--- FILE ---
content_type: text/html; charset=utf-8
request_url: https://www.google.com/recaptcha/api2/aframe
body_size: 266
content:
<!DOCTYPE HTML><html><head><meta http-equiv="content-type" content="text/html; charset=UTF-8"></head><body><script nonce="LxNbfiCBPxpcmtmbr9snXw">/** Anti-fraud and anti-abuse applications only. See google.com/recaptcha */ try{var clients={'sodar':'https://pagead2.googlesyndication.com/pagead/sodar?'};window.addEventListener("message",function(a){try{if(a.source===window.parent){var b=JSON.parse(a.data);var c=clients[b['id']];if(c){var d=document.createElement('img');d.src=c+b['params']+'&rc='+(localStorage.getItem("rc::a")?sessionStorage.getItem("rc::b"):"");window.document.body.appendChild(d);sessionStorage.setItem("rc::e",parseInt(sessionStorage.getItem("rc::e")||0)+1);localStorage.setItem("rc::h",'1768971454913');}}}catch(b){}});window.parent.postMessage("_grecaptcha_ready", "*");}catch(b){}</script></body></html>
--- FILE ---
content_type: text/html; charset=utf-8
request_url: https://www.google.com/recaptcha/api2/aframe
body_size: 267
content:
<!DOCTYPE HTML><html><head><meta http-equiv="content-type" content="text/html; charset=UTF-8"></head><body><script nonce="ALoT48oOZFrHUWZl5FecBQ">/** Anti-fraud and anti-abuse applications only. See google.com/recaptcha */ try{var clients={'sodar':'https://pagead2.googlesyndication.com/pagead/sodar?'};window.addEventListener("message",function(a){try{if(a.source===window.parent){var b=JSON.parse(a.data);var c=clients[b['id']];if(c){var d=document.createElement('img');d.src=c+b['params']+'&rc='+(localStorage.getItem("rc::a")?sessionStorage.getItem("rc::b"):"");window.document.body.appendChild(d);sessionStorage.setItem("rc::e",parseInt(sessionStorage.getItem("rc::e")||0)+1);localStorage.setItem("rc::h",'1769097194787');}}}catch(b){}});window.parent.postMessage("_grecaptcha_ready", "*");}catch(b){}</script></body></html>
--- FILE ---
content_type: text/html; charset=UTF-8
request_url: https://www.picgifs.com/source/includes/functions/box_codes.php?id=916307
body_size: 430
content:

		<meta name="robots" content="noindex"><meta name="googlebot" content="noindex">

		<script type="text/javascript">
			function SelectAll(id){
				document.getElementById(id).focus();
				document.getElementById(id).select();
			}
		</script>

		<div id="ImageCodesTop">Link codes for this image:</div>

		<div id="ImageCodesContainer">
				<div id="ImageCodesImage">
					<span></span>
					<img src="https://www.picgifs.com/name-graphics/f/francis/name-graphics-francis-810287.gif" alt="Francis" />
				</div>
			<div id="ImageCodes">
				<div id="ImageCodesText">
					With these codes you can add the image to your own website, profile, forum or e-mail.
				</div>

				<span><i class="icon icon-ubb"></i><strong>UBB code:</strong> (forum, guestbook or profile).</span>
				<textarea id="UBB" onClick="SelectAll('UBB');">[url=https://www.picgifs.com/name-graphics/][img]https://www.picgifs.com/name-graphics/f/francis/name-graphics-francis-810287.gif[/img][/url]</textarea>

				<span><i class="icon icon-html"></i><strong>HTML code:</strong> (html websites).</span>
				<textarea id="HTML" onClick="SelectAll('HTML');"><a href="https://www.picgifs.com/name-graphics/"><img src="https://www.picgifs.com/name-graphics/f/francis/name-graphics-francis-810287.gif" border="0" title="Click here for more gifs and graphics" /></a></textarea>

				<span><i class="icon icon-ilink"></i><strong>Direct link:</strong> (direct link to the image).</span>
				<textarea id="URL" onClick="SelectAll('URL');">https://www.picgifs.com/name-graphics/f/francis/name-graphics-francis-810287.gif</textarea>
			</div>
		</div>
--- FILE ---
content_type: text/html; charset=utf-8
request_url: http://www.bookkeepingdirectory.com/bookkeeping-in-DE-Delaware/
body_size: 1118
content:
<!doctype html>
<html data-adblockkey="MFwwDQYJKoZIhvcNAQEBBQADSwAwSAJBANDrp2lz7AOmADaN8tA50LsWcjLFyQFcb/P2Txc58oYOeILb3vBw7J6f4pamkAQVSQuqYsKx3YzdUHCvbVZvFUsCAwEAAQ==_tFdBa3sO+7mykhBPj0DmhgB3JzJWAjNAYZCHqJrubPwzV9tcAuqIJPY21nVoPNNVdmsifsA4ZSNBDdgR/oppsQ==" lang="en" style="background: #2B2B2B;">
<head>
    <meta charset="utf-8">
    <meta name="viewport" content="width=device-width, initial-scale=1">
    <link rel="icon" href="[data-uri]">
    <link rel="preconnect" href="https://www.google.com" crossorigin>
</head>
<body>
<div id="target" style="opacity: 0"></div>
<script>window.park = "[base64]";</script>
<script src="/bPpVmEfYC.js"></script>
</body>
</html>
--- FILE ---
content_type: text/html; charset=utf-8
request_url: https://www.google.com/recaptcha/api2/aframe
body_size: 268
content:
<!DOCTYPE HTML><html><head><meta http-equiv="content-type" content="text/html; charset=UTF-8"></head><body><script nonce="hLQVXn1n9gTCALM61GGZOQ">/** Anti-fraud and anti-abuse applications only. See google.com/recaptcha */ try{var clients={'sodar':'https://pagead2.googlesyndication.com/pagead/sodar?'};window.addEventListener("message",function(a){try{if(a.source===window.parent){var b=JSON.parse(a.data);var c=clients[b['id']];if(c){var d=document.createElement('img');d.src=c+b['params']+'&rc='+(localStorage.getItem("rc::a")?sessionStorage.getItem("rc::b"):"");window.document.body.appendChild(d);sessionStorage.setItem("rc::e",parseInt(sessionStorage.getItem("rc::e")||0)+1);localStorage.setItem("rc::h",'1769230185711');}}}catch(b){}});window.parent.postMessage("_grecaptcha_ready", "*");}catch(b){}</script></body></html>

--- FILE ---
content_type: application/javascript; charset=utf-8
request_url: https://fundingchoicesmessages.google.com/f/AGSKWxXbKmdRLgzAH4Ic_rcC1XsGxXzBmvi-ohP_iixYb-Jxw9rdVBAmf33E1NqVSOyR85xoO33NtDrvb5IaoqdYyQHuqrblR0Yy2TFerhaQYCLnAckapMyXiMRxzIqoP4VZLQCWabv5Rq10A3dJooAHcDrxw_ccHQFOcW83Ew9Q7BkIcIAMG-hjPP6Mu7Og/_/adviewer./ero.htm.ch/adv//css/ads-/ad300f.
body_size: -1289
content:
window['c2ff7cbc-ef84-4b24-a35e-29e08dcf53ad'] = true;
▬▬▬
**Task to complete:**
The reply must contain each line of the material, reproduced faithfully.

**Answer to the exercise:**
--- FILE ---
content_type: text/html; charset=utf-8
request_url: https://www.google.com/recaptcha/api2/aframe
body_size: 266
content:
<!DOCTYPE HTML><html><head><meta http-equiv="content-type" content="text/html; charset=UTF-8"></head><body><script nonce="LxNbfiCBPxpcmtmbr9snXw">/** Anti-fraud and anti-abuse applications only. See google.com/recaptcha */ try{var clients={'sodar':'https://pagead2.googlesyndication.com/pagead/sodar?'};window.addEventListener("message",function(a){try{if(a.source===window.parent){var b=JSON.parse(a.data);var c=clients[b['id']];if(c){var d=document.createElement('img');d.src=c+b['params']+'&rc='+(localStorage.getItem("rc::a")?sessionStorage.getItem("rc::b"):"");window.document.body.appendChild(d);sessionStorage.setItem("rc::e",parseInt(sessionStorage.getItem("rc::e")||0)+1);localStorage.setItem("rc::h",'1768971454913');}}}catch(b){}});window.parent.postMessage("_grecaptcha_ready", "*");}catch(b){}</script></body></html>
--- FILE ---
content_type: text/html; charset=utf-8
request_url: https://www.google.com/recaptcha/api2/aframe
body_size: 267
content:
<!DOCTYPE HTML><html><head><meta http-equiv="content-type" content="text/html; charset=UTF-8"></head><body><script nonce="ALoT48oOZFrHUWZl5FecBQ">/** Anti-fraud and anti-abuse applications only. See google.com/recaptcha */ try{var clients={'sodar':'https://pagead2.googlesyndication.com/pagead/sodar?'};window.addEventListener("message",function(a){try{if(a.source===window.parent){var b=JSON.parse(a.data);var c=clients[b['id']];if(c){var d=document.createElement('img');d.src=c+b['params']+'&rc='+(localStorage.getItem("rc::a")?sessionStorage.getItem("rc::b"):"");window.document.body.appendChild(d);sessionStorage.setItem("rc::e",parseInt(sessionStorage.getItem("rc::e")||0)+1);localStorage.setItem("rc::h",'1769097194787');}}}catch(b){}});window.parent.postMessage("_grecaptcha_ready", "*");}catch(b){}</script></body></html>
--- FILE ---
content_type: text/html; charset=UTF-8
request_url: https://www.picgifs.com/source/includes/functions/box_codes.php?id=916307
body_size: 430
content:

		<meta name="robots" content="noindex"><meta name="googlebot" content="noindex">

		<script type="text/javascript">
			function SelectAll(id){
				document.getElementById(id).focus();
				document.getElementById(id).select();
			}
		</script>

		<div id="ImageCodesTop">Link codes for this image:</div>

		<div id="ImageCodesContainer">
				<div id="ImageCodesImage">
					<span></span>
					<img src="https://www.picgifs.com/name-graphics/f/francis/name-graphics-francis-810287.gif" alt="Francis" />
				</div>
			<div id="ImageCodes">
				<div id="ImageCodesText">
					With these codes you can add the image to your own website, profile, forum or e-mail.
				</div>

				<span><i class="icon icon-ubb"></i><strong>UBB code:</strong> (forum, guestbook or profile).</span>
				<textarea id="UBB" onClick="SelectAll('UBB');">[url=https://www.picgifs.com/name-graphics/][img]https://www.picgifs.com/name-graphics/f/francis/name-graphics-francis-810287.gif[/img][/url]</textarea>

				<span><i class="icon icon-html"></i><strong>HTML code:</strong> (html websites).</span>
				<textarea id="HTML" onClick="SelectAll('HTML');"><a href="https://www.picgifs.com/name-graphics/"><img src="https://www.picgifs.com/name-graphics/f/francis/name-graphics-francis-810287.gif" border="0" title="Click here for more gifs and graphics" /></a></textarea>

				<span><i class="icon icon-ilink"></i><strong>Direct link:</strong> (direct link to the image).</span>
				<textarea id="URL" onClick="SelectAll('URL');">https://www.picgifs.com/name-graphics/f/francis/name-graphics-francis-810287.gif</textarea>
			</div>
		</div>
--- FILE ---
content_type: text/html; charset=utf-8
request_url: http://www.bookkeepingdirectory.com/bookkeeping-in-DE-Delaware/
body_size: 1118
content:
<!doctype html>
<html data-adblockkey="MFwwDQYJKoZIhvcNAQEBBQADSwAwSAJBANDrp2lz7AOmADaN8tA50LsWcjLFyQFcb/P2Txc58oYOeILb3vBw7J6f4pamkAQVSQuqYsKx3YzdUHCvbVZvFUsCAwEAAQ==_tFdBa3sO+7mykhBPj0DmhgB3JzJWAjNAYZCHqJrubPwzV9tcAuqIJPY21nVoPNNVdmsifsA4ZSNBDdgR/oppsQ==" lang="en" style="background: #2B2B2B;">
<head>
    <meta charset="utf-8">
    <meta name="viewport" content="width=device-width, initial-scale=1">
    <link rel="icon" href="[data-uri]">
    <link rel="preconnect" href="https://www.google.com" crossorigin>
</head>
<body>
<div id="target" style="opacity: 0"></div>
<script>window.park = "[base64]";</script>
<script src="/bPpVmEfYC.js"></script>
</body>
</html>
--- FILE ---
content_type: text/html; charset=utf-8
request_url: https://www.google.com/recaptcha/api2/aframe
body_size: 268
content:
<!DOCTYPE HTML><html><head><meta http-equiv="content-type" content="text/html; charset=UTF-8"></head><body><script nonce="hLQVXn1n9gTCALM61GGZOQ">/** Anti-fraud and anti-abuse applications only. See google.com/recaptcha */ try{var clients={'sodar':'https://pagead2.googlesyndication.com/pagead/sodar?'};window.addEventListener("message",function(a){try{if(a.source===window.parent){var b=JSON.parse(a.data);var c=clients[b['id']];if(c){var d=document.createElement('img');d.src=c+b['params']+'&rc='+(localStorage.getItem("rc::a")?sessionStorage.getItem("rc::b"):"");window.document.body.appendChild(d);sessionStorage.setItem("rc::e",parseInt(sessionStorage.getItem("rc::e")||0)+1);localStorage.setItem("rc::h",'1769230185711');}}}catch(b){}});window.parent.postMessage("_grecaptcha_ready", "*");}catch(b){}</script></body></html>

--- FILE ---
content_type: application/javascript; charset=utf-8
request_url: https://fundingchoicesmessages.google.com/f/AGSKWxXbKmdRLgzAH4Ic_rcC1XsGxXzBmvi-ohP_iixYb-Jxw9rdVBAmf33E1NqVSOyR85xoO33NtDrvb5IaoqdYyQHuqrblR0Yy2TFerhaQYCLnAckapMyXiMRxzIqoP4VZLQCWabv5Rq10A3dJooAHcDrxw_ccHQFOcW83Ew9Q7BkIcIAMG-hjPP6Mu7Og/_/adviewer./ero.htm.ch/adv//css/ads-/ad300f.
body_size: -1289
content:
window['c2ff7cbc-ef84-4b24-a35e-29e08dcf53ad'] = true;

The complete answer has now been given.